### [What to do]
Give the lines of the records below as a JSON list of strings, one string per line, leaving out blank lines.
--- --- ---
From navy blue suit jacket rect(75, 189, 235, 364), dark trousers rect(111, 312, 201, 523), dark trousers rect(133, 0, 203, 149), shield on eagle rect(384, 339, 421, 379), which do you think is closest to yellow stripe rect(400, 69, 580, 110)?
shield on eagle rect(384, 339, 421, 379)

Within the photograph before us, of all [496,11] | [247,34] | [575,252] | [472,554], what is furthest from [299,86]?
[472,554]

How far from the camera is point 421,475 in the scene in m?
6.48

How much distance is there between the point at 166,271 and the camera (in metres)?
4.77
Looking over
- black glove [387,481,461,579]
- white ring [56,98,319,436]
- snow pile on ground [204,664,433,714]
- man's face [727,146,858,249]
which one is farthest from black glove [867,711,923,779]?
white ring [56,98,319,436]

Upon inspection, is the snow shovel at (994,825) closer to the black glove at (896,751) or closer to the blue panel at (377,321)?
--- --- ---
### [Answer to this exercise]
[
  "From navy blue suit jacket rect(75, 189, 235, 364), dark trousers rect(111, 312, 201, 523), dark trousers rect(133, 0, 203, 149), shield on eagle rect(384, 339, 421, 379), which do you think is closest to yellow stripe rect(400, 69, 580, 110)?",
  "shield on eagle rect(384, 339, 421, 379)",
  "Within the photograph before us, of all [496,11] | [247,34] | [575,252] | [472,554], what is furthest from [299,86]?",
  "[472,554]",
  "How far from the camera is point 421,475 in the scene in m?",
  "6.48",
  "How much distance is there between the point at 166,271 and the camera (in metres)?",
  "4.77",
  "Looking over",
  "- black glove [387,481,461,579]",
  "- white ring [56,98,319,436]",
  "- snow pile on ground [204,664,433,714]",
  "- man's face [727,146,858,249]",
  "which one is farthest from black glove [867,711,923,779]?",
  "white ring [56,98,319,436]",
  "Upon inspection, is the snow shovel at (994,825) closer to the black glove at (896,751) or closer to the blue panel at (377,321)?"
]